« Avant avant avant » , ils gueulent et d’autres hurlent « meilhor » ( Et ils portent leur main droite sur le coeur) Et ça dévale, ça s’épaule, ça s’encourage. « Tue tue tue ! » Le pennon bien en avant comme dans « feuilles d’herbe » de Whitman. son ode à Manhattan. Mon Dieu il n’y a que ça, que ça qui vaille de se sentir en guerre contre tout et n’importe quoi pourvu qu’on soit en guerre. Et c’est pour eux, pour vous une joie intense de tout lâcher de votre infecte tranquillité pour vous ruer ainsi baïonnette au fusil, bave au menton, pour en tuer d’autres dits ennemis, adversaires, eux aussi gueulant tayau dans le sens inverse à traverser des fleuves, des frontières, des pics et des monts pour assouvir leur artificielle colère. pour retrouver surtout oui je vais vous le dire cette sauvagerie d’orgie grégaire.
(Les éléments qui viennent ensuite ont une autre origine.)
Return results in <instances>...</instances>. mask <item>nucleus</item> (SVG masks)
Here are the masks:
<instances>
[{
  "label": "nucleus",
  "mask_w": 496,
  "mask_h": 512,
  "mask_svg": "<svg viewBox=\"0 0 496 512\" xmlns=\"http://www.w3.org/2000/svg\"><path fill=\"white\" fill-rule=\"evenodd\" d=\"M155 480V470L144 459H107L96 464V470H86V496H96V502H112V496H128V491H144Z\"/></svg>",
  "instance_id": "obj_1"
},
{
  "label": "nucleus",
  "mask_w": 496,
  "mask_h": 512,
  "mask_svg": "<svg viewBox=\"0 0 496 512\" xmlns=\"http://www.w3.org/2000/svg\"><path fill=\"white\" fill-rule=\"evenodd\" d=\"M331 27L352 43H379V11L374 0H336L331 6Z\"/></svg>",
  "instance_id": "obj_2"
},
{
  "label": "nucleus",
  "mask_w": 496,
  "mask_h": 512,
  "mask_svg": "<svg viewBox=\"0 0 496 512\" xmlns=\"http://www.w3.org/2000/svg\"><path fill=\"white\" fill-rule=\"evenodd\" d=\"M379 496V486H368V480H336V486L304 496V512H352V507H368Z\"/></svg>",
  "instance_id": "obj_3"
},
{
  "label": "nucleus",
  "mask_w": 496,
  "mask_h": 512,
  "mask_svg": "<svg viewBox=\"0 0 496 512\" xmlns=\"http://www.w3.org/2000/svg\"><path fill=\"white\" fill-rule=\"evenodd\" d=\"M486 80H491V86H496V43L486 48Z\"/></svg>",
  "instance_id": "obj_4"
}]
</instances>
Et lui regarde ça passer avec son air ahuri. » Le bon gars qu’il pense être, singulier avec de neufs et vigoureux andouillers. Vous n’y êtes vraiment pas l’ami, la guerre est là, sautez, dansez, battez des mains, youpi qu’ils lui disent, du plus vieux au plus jeune, on dirait bien merveille qu’ils en raffolent. Tout ça d’un coup en passant dans sa rue alors qu’il les regarde d’un air ahuri comme un cerf qui pense que la meute n’est pas pour lui. A un moment c’est sûr, l’absence de hasard fera qu’il sera tenté de participer à la sanglante orgie, il en fait déjà des cauchemars, signes clairs nets distincts d’un désir. Et dans sa tête « tue tue tue » résonne comme une invitation à aller danser, à se mélanger, à planter les dents dans les chairs blondes des filles, à tuer le père la mère , le Saint -Esprit , à tout tuer et re tuer encore et encore jusqu’à ce qu’il ne reste rien que de la boue à re fabriquer du golem vert; toute une tranquillité à recréer. Autrement dit une nouvelle fable, un nouveau vernis un joli trompe-couillon qui trompera à nouveau des ahuris comme lui.
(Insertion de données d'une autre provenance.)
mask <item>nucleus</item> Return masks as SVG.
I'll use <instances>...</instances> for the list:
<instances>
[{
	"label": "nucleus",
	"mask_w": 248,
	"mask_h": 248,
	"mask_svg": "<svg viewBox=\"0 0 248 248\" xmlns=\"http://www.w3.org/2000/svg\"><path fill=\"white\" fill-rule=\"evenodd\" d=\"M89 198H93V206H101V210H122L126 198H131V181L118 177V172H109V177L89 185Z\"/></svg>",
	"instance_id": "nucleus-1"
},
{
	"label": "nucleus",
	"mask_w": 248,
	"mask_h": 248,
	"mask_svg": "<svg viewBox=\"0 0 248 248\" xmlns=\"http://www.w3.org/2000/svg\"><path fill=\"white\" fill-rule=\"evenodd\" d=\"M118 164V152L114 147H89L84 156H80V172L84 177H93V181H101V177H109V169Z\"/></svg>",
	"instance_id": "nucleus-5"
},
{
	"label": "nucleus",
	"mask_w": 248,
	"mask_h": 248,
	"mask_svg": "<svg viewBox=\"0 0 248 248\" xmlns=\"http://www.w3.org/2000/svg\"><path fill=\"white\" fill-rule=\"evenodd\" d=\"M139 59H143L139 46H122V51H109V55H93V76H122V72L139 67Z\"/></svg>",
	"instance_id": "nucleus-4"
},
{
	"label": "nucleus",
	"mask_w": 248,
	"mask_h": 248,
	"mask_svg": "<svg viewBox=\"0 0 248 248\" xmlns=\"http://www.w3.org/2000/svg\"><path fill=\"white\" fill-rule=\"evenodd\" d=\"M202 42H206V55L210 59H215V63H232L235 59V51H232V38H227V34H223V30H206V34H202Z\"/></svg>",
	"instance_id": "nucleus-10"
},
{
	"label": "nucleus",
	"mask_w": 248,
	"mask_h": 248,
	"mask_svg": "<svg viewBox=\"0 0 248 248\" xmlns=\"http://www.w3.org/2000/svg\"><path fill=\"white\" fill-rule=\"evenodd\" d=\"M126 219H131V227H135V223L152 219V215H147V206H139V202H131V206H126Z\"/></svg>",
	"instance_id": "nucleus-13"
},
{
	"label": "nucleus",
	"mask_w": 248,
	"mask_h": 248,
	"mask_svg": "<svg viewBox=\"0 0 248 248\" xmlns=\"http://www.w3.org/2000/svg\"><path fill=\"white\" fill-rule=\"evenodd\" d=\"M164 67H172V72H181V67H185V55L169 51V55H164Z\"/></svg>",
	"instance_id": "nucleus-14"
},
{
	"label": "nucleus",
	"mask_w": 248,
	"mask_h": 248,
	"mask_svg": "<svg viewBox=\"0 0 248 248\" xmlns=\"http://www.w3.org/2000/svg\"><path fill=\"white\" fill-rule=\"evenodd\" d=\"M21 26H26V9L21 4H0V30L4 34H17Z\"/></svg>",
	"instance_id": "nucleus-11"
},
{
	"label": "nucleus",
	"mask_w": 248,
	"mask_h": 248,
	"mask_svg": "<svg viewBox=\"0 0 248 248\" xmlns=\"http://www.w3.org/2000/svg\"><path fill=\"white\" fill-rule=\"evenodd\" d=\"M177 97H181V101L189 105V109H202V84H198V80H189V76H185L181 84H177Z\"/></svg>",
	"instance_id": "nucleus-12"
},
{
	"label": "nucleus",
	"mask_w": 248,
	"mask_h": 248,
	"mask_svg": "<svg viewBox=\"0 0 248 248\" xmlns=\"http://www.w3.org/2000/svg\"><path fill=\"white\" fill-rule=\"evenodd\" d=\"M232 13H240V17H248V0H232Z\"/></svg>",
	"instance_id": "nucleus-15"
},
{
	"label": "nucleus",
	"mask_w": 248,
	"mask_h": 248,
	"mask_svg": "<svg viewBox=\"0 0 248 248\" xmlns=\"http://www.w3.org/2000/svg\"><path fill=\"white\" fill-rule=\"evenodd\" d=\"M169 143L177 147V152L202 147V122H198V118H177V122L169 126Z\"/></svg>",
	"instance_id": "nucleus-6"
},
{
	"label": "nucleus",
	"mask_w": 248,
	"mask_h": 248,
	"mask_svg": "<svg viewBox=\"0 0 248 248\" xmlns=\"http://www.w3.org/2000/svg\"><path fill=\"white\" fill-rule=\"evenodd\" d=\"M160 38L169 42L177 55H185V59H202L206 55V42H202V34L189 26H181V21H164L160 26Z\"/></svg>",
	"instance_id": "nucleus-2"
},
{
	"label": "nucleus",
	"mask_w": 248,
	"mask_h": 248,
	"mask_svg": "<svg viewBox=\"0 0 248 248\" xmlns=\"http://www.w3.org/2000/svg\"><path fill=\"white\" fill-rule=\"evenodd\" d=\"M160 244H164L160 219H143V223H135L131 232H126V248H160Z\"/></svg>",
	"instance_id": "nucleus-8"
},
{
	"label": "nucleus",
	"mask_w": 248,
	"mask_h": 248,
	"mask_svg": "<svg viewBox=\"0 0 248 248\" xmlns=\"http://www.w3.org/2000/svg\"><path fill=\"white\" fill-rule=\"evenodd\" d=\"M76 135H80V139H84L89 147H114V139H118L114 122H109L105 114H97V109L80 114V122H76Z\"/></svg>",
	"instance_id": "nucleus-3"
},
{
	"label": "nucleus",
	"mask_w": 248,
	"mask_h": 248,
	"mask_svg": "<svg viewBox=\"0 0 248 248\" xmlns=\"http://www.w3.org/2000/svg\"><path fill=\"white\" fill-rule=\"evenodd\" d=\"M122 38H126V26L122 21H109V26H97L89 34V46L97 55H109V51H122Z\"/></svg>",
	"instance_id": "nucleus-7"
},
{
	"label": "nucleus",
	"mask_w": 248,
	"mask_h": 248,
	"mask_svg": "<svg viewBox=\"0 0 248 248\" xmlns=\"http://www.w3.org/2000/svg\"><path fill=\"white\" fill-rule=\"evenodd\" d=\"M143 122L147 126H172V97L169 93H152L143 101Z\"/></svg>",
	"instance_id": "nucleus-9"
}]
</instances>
Voilà l’histoire la très triste histoire que se racontent les corbeaux qui tournent autour des ruines, tu crois tu crois que ces hommes là étaient des hommes mais ce n’étaient que des bêtes bien moins malignes que nous autres corbeaux.
Et tous les « never more » ni changent rien, on attend le délai légal de prescription et d’oubli et ça revient comme les comètes reviennent comme les saisons reviennent, comme les taxes la taille la gabelle reviennent et ça jusqu’à la Saint Glin-Glin, à Pâques et à la Trinité.
Une pauvre histoire de glandes vous dis-je. Et vous qui êtes si délicat, votre teint pâle, vos lèvres rouges vos mains si fines si douces comment puis-je même vous imaginer en train de sucer des croupions d’ortolan une serviette recouvrant pudiquement votre tête ? Hein comment le pourrais-je dites vous, vous dissimulez si bien votre ferocité derriere vos doux sourires . Non, ne dites rien encore ne brisez pas le charme: parlez nous d’amour, de ces frivolités dont vous seul avez le secret. Non ! faites nous donc encore jouir de doux plaisir encore et encore et encore dans ces si belles paroles qui donnent le tournis… non, pas vous, pas encore, pas maintenant… Faites ça avant qu’on s’élance dans la vraie vie enfin que l’on jouisse du viol du meurtre que l’on bouffe de la cervelle à pleine dent , vite on vous prie , avant de rencontrer le point de non retour, de tout l’infâme auquel lucidement parlant nous devons nous résoudre. Juste un petit moment de détente quoi, qu’on puisse avec un armistice à temps, reprendre notre souffle, notre joyeuse hypocrisie, avant de nous élancer vers notre propre néant .
Il avait écrit ça d’une traite sans respirer, il ne savait pas pourquoi, il suait des andouillers, ses narines étaient terriblement dilatées, et si un chien s’était pointé il aurait rêvé l’éventrer sans un mot, et toute la meute qui ne manquerait pas de le suivre et encore, les cavaliers avec leurs vestes rouges et leurs bottes noires, le cuir de leur harnachement, et bien sur leur chevaux, il se sentait devenir un fauve, son ancienne peau craquait de partout, des griffes des crocs lui poussaient, il resurgissait d’une très ancienne mythologie, une secousse tellurique l’avait vomi des entrailles de la terre. Il était tout entier recouvert de sueur de sang d’humeurs de toute la lymphe des rêves mort-nés Il remua la tête et il vit que deux arbres sur son front projetaient leurs ombres immense sur la plaine. Il avait le soleil dans le dos et désormais il fallait bien si résoudre sa naiveté aussi.